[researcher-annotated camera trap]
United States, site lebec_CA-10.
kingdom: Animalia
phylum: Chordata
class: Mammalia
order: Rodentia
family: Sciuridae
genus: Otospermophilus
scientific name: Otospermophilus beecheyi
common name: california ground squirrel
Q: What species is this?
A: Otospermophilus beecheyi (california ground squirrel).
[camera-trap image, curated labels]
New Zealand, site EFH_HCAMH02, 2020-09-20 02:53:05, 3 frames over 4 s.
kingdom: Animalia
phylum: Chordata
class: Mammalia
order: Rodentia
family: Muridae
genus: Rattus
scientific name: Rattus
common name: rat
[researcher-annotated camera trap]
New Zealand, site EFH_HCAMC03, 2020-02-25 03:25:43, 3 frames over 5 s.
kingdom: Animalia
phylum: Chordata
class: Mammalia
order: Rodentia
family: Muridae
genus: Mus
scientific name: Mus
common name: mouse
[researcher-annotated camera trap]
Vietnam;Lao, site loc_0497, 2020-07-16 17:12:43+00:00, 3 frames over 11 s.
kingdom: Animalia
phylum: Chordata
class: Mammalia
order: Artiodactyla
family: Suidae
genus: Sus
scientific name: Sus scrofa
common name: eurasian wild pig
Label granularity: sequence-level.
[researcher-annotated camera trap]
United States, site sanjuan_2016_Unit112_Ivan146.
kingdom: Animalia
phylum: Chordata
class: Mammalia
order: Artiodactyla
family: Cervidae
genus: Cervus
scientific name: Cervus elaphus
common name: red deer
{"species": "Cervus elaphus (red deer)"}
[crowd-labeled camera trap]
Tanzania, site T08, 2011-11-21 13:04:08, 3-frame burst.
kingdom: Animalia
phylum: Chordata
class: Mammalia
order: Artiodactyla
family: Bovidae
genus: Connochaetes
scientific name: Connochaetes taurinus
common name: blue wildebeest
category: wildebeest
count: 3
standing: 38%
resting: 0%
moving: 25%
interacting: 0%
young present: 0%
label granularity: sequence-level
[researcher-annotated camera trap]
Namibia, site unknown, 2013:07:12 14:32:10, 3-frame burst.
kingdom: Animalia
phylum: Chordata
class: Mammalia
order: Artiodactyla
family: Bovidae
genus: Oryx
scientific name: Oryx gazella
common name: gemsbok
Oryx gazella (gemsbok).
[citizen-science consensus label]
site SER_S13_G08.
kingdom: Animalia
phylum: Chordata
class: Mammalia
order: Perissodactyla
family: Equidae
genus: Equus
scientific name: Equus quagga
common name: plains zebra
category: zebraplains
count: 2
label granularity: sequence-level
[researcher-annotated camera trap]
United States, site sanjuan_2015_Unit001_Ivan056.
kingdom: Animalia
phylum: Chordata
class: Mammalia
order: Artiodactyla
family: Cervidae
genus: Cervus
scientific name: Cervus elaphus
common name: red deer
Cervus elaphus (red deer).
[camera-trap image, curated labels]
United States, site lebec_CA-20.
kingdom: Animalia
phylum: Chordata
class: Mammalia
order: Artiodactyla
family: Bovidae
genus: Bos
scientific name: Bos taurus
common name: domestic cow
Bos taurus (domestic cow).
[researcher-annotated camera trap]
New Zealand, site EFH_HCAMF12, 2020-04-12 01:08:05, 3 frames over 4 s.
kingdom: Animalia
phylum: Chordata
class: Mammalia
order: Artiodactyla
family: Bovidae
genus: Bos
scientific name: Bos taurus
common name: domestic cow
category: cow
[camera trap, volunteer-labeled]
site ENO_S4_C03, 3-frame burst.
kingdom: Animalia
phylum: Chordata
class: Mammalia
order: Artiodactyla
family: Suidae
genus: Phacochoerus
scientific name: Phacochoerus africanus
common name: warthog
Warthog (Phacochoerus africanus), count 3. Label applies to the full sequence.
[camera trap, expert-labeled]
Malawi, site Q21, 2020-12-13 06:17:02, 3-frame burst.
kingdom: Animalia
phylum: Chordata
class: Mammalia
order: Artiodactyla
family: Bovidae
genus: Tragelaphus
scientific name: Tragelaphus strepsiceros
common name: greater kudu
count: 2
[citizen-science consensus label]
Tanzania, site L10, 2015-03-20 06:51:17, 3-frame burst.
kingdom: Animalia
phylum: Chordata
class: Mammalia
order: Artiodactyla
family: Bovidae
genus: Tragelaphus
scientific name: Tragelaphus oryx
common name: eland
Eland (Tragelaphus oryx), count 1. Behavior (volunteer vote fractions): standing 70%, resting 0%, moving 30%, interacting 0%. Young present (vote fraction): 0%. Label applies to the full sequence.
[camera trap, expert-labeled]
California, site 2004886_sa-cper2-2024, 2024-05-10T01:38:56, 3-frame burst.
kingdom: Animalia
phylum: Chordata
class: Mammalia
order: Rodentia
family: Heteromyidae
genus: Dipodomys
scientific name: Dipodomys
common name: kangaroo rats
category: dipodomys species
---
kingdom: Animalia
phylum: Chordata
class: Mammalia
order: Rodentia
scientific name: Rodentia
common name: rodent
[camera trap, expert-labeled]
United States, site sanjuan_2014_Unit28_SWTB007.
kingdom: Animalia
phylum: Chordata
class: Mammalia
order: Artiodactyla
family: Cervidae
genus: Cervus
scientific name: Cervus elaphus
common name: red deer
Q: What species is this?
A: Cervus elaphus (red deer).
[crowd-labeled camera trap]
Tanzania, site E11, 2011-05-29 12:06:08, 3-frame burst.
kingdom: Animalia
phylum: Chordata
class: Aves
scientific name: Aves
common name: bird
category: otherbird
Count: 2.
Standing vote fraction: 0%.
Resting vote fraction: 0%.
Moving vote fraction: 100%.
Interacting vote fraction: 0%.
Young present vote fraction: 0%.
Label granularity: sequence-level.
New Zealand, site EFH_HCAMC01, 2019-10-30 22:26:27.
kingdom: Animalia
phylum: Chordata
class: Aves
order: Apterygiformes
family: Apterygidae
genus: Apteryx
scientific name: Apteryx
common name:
------------------------------------
● TASK DETAILS: For every line above that has "States" in it, copy the line.

● OUTPUT OF THE TASK:
United States, site lebec_CA-10.
United States, site sanjuan_2016_Unit112_Ivan146.
United States, site sanjuan_2015_Unit001_Ivan056.
United States, site lebec_CA-20.
United States, site sanjuan_2014_Unit28_SWTB007.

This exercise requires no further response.